Se o auxílio-moradia para juízes, criado em 2014, custa ao país mais
de R$ 1 bilhão por ano, como pôde um ministro impedir que o plenário se
manifestasse até aqui? Se a criminalização do porte de drogas responde por
grande parte do encarceramento em massa brasileiro, como pode um pedido de
vista interromper, por anos, um caso que atenuaria o colapso humanitário das
prisões?
Se um ministro afirma que Ricardo Lewandowski "não passa na
prova dos 9 do jardim de infância do direito constitucional", que Luís
Roberto Barroso tem moral "muito baixinha", que Marco Aurélio é
"velhaco", que Luiz Fux inventou o "AI-5 do Judiciário",
que Rodrigo Janot é "delinquente" e que Deltan Dallagnol é
"cretino absoluto", e além disso tem amigos espalhados entre o
empresariado e a classe política julgados pelo STF, como expressará isenção
nesses casos?
Se a Lei Orgânica da Magistratura proíbe juízes de se manifestarem
sobre casos da pauta, como podem ministros antecipar posições a todo momento
nos jornais?
A lista de perguntas poderia seguir, mas já basta para notar o que
importa: as respostas terão menos relação com o direito e com a Constituição do
que com inclinações políticas, fidelidades corporativistas, afinidades afetivas
e autointeresse.
O fio narrativo, portanto, pede a arte de um romancista, não a
análise de um jurista. Ao se prestar a folhetim político, o STF abdica de seu papel
constitucional e ataca o projeto de democracia.
CHOQUE DE REALIDADE
A separação de Poderes conferiu lugar peculiar ao Supremo. O
Parlamento é eleito, o STF não. O parlamentar pode ser cobrado e punido por
seus eleitores, os ministros do STF não. O presidente da República é eleito e
costuma ser o primeiro alvo das ruas, os membros do STF estão longe disso. A
corte suprema tem o poder de revogar decisões de representantes eleitos.

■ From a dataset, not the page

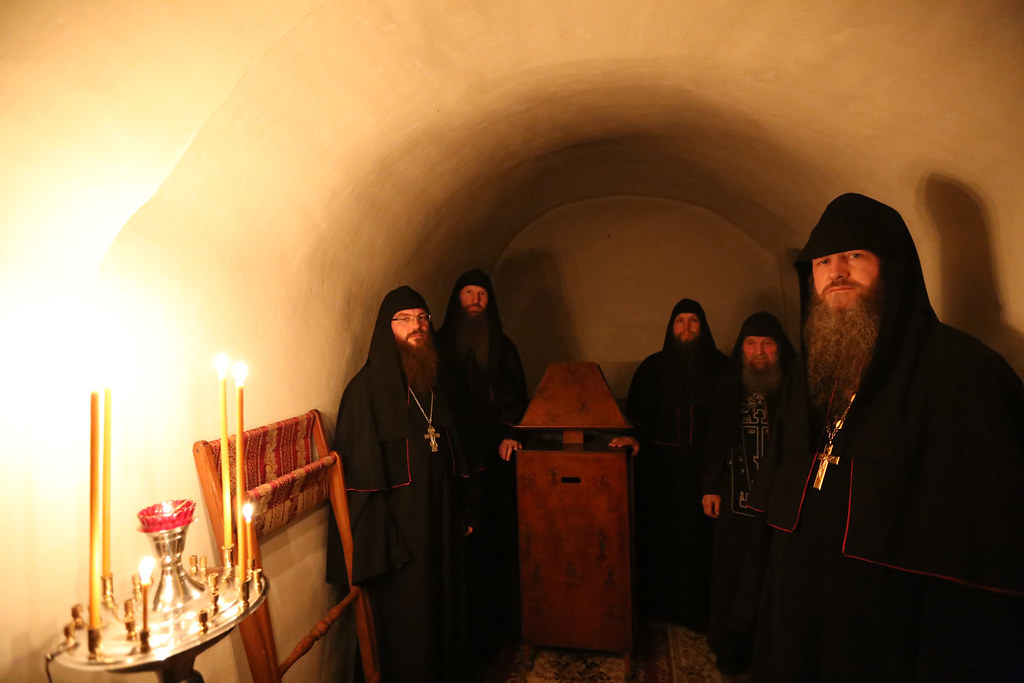 Скитская братия на вечернем молитвенном правиле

É um tribunal que se autorregula e não responde a ninguém. O que
justifica tanto poder e a imunização contra canais democráticos de controle?
Há boas respostas teóricas para esse arranjo. Para alguns, a
integridade constitucional depende de um órgão capaz de pairar acima dos
conflitos partidários, praticar a imparcialidade e assumir o papel de poder
moderador. Para outros, mais do que apenas moderar, caberia ao tribunal
inspirar respeito por seus argumentos jurídicos, que tecem padrões decisórios e
constroem jurisprudência.
A autoimagem construída pelo STF foi ainda mais longe.

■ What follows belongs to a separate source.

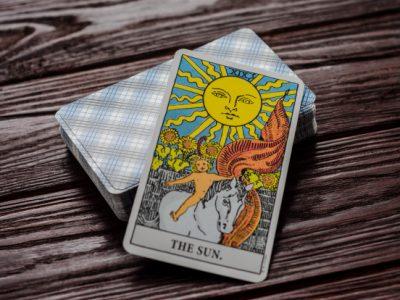 Guía De La Cartas Del Tarot: El Sol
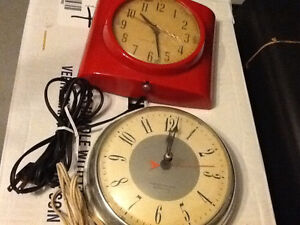 Collection of rare vintage kitchen electric clocks Windsor Region Ontario image 3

Apresentou-se como a última trincheira dos cidadãos, incumbido da missão de
salvar a democracia de si mesma, domesticar maiorias, amparar e incluir
minorias.
No ápice da automistificação, o ministro Barroso imaginou a corte
como "vanguarda iluminista que empurre a história" na direção do
progresso moral e civilizatório (Vinicius Mota descreveu a ideia no dia 14/1).
A crise política e a erosão de direitos dos últimos anos trouxeram
ao Supremo a oportunidade (e o ônus) de atender a suas promessas. A resposta,
porém, foi um choque de realidade.
O desarranjo procedimental cobrou seu preço. Despreparado para a
magnitude do desafio, o tribunal reagiu da forma lotérica e volátil de sempre.
A prática do STF ridiculariza aquele autorretrato heroico, frustra as mais
modestas expectativas e corrói sua pretensão de legitimidade.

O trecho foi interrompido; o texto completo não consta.